After watching it for the second time, I realized that there is actually nothing false in this movie. It can even be said that what I have seen is false. The only image of a mother, a child who sometimes grows up and shrinks, is illusory and unreal. Uncertain fathers are all fictitious. I can say that he is a life from multiple perspectives, or that he is a continuation of the living conditions of several generations of poets. But consciousness and emotion are real, and they cling to those phantom, intermittent episodes that spread freely and resonate with me. So, I see a lot of:
It is the son's constant imagination about the image of the father. The mother said that the man who will turn in front of the bushes is the father, so there is a heroic father image of the man on the battlefield carrying a grenade that has been unplugged to protect others.
It is the enlightenment of a person's thoughts on nation and war, so there is an illusory old woman at the dining table, leading you to open the book on the shelf, leading you to read the text about the evolution of Russian society. You seem to understand, the old lady is gone, but you can still see the traces of water vapor at the bottom of the teacup left on the dining table slowly dissipating, telling you that everything you see exists.
It's a joke about a distant war, a hot air balloon that keeps melting as sticky as chewing gum; it's an upside-down chariot of a cocky officer standing on top of a group of soldiers pushing in the mud; Boys who don't know why their mother is crying; it's the mushroom cloud in the black and white impression.
There are also the so-called democ and liber input of truth value from the sidelines, so there are Soviet soldiers on the Sino-Su border, hand in hand to form a border line, and holding a red bao book as if holding a bible that can save the world. The Chinese people, they formed a crowd like a trend of thought, trying to cross the border and bring true knowledge to the Soviet Union, but those soldiers just resisted with expressionless faces, and didn't care about those who were praised loudly. So the camera shot back, and through them, I saw hairy statues like terracotta warriors and horses.
The thoughts that fly from the observation of the beauty and nature of water and fire, the room made of reinforced concrete dissolved in the running water, the thatched hut that is on fire from a distance, and the vast sky seen from the very small perspective of the window. The invisible throbbing flames in the snow, the bright flames in the hands of the girl whose mouth was broken on the battlefield, symbolizing her first love.
It was the earrings that my mother sold and the chickens she was forced to kill in order to live.

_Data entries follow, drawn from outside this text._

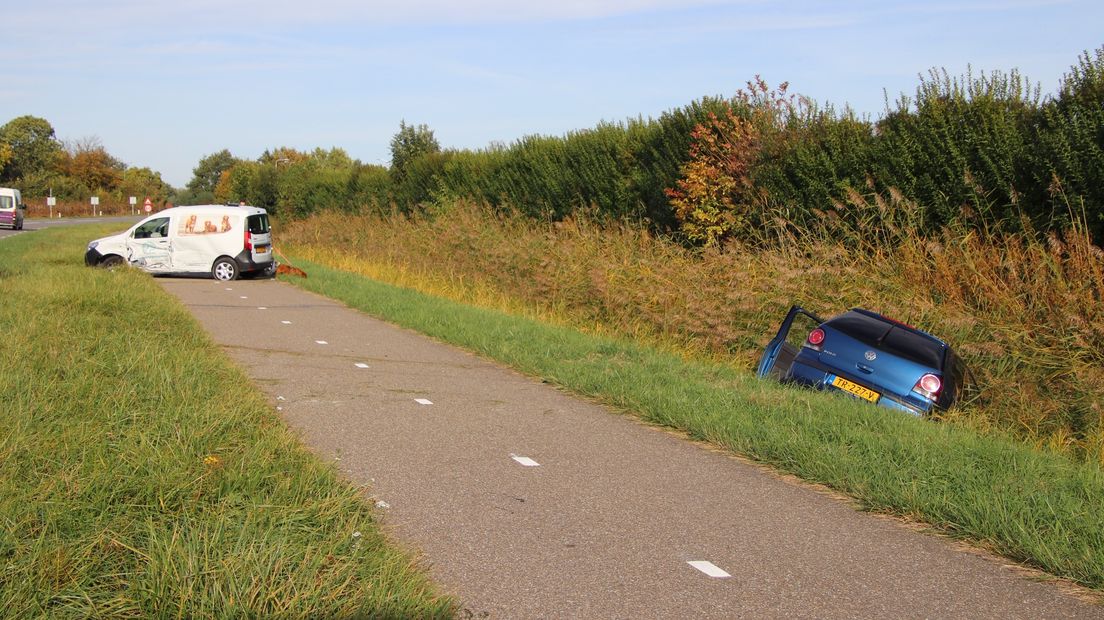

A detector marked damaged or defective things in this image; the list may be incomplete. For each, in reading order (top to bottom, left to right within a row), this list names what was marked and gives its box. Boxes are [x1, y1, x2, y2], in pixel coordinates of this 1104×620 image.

damaged vehicle [760, 306, 968, 416]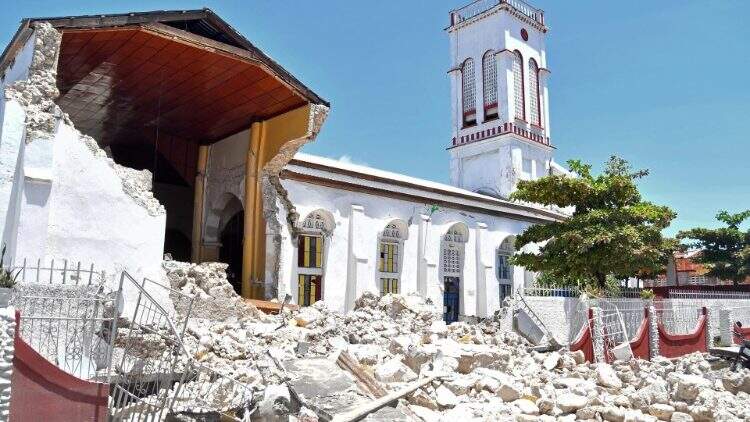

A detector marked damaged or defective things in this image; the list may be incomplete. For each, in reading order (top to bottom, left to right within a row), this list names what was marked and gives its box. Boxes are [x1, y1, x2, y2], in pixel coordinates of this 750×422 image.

damaged roof [0, 8, 328, 107]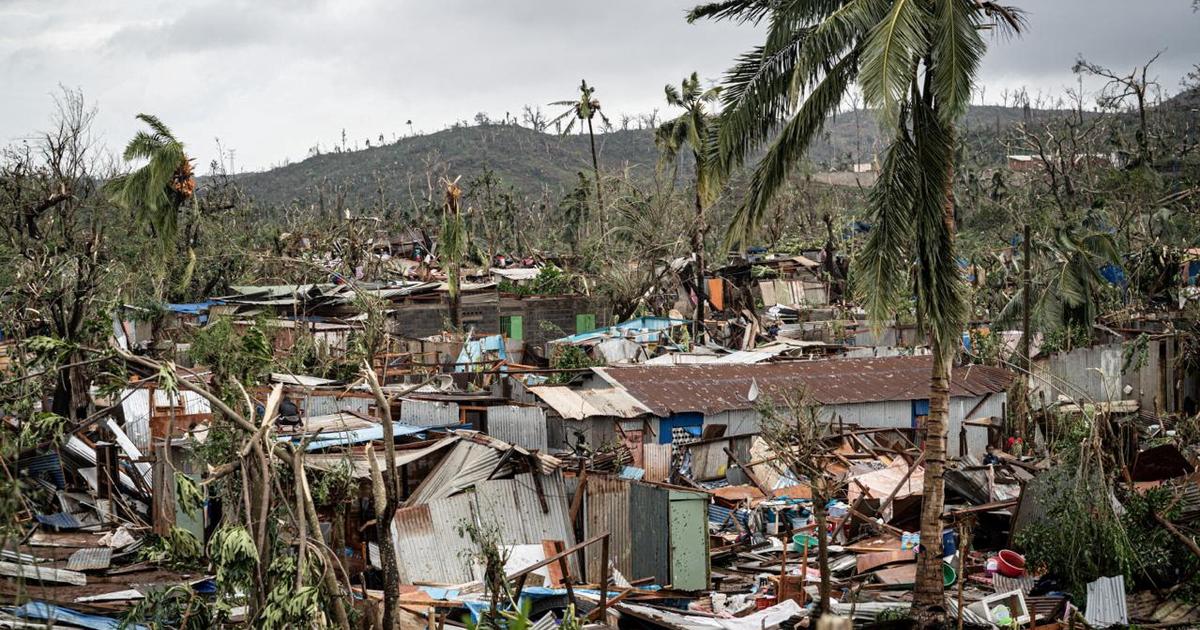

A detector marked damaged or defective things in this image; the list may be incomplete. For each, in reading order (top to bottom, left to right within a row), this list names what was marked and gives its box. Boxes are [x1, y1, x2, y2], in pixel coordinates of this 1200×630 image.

rusted metal roof [600, 355, 1012, 415]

At that time, the fire in the kerosene lamp fell into a restless on and off, and finally, went out, maybe the fire from childhood went out, Alyosha In the room of natural dark reality, waiting for the mother.

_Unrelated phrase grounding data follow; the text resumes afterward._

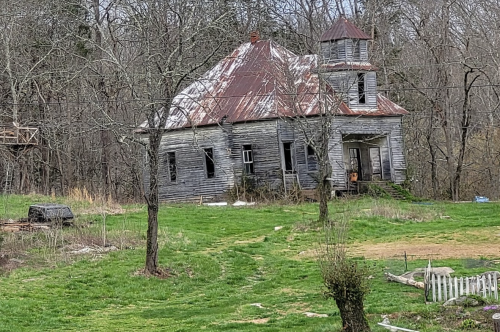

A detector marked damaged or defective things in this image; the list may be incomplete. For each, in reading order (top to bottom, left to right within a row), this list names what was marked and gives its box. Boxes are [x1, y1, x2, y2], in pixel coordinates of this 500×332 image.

rusty metal roof [320, 16, 372, 41]
rusty metal roof [138, 40, 406, 131]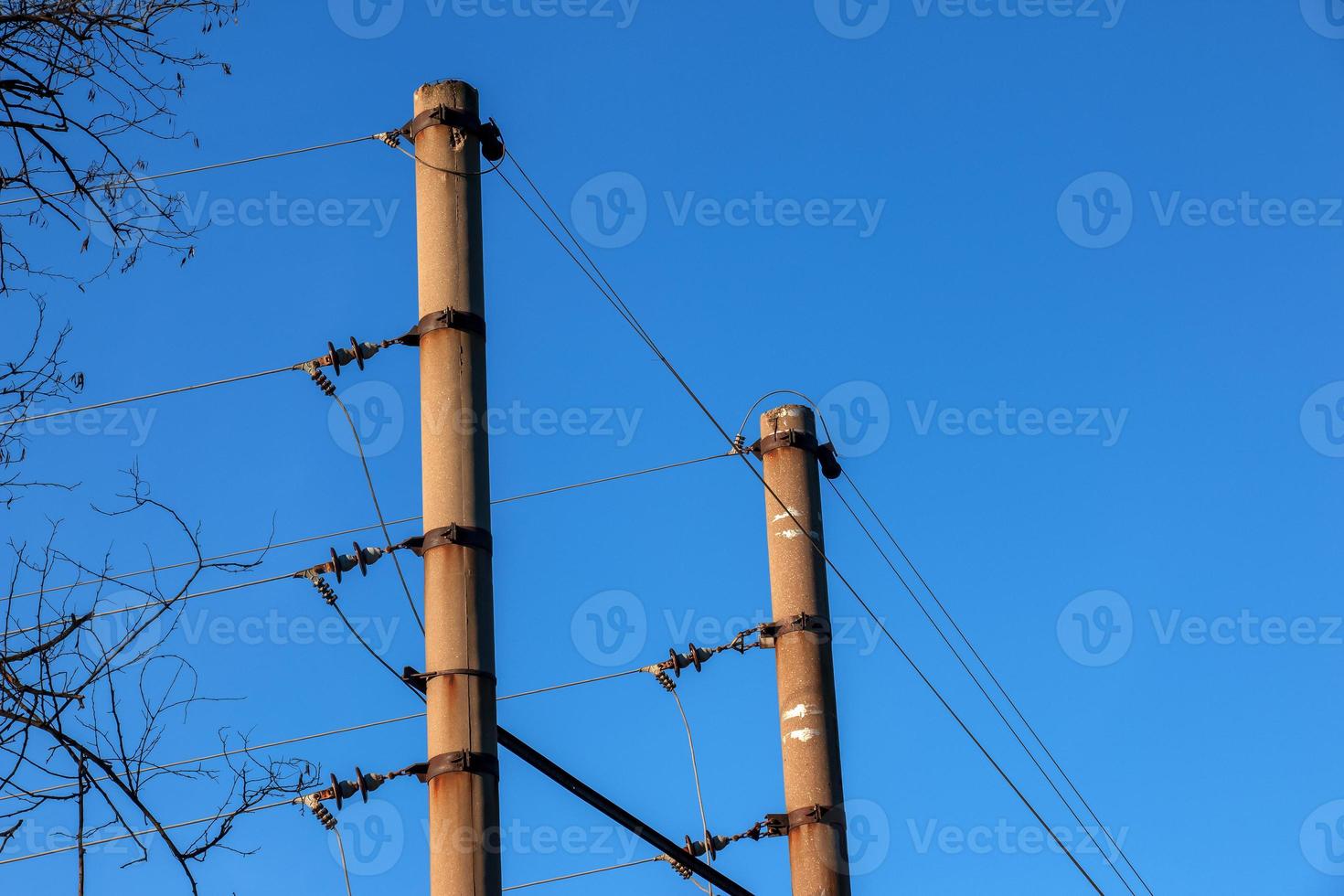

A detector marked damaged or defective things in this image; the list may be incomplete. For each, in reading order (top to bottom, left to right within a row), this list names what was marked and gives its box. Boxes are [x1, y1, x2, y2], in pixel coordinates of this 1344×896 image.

rusty concrete pole [411, 79, 502, 896]
rusty concrete pole [763, 405, 844, 896]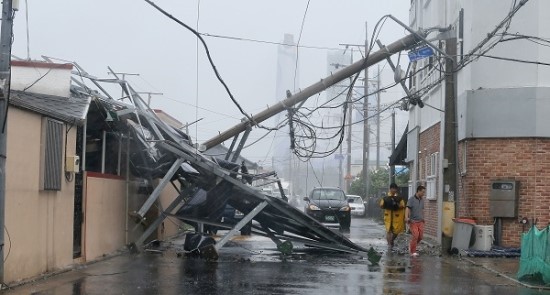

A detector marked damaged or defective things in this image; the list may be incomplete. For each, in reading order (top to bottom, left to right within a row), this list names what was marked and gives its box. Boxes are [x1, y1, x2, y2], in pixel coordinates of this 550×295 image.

The mother talks to her son on the tortuous and long corridor. The rooms and corridors in the camera are like the road to the heart of a mature son, hidden and deep, but it is impossible to find where the speaker is.
...
Everything in the mirror is beautiful, rhythmic, and contains life and death.
The little bird that came back to life in the hands of the dying poet's son flew over the hills and farmland, and with its flight, time flowed backwards to the time when the poet was a baby, and he became the mother's child again. It is also the old schoolbag that was thrown into the sky on a sunny day, from the past to the present;
There were new shoots beside the corroded and dull iron block in the water. It is also the rust on the blue truck on the last night of the earth, damp and cold, but with a little taste of life;
The doctor in the white nurse's uniform, the poet who eventually became a young child by his mother's side, yearns and is imprisoned under the mother's power, and at the same time has the constant fantasy and beautification of the search for his father and his consciousness. It is also the head nurse who flew over the lunatic asylum, symbolizing absolute control and absolute order, and the young man who became a man under the guidance of patriarchal power and curled up and died like a baby in a mother's womb under the oppression of maternal power.
......
I say that the narrator is a poet only because I think of the poet who lived elsewhere and died in the water.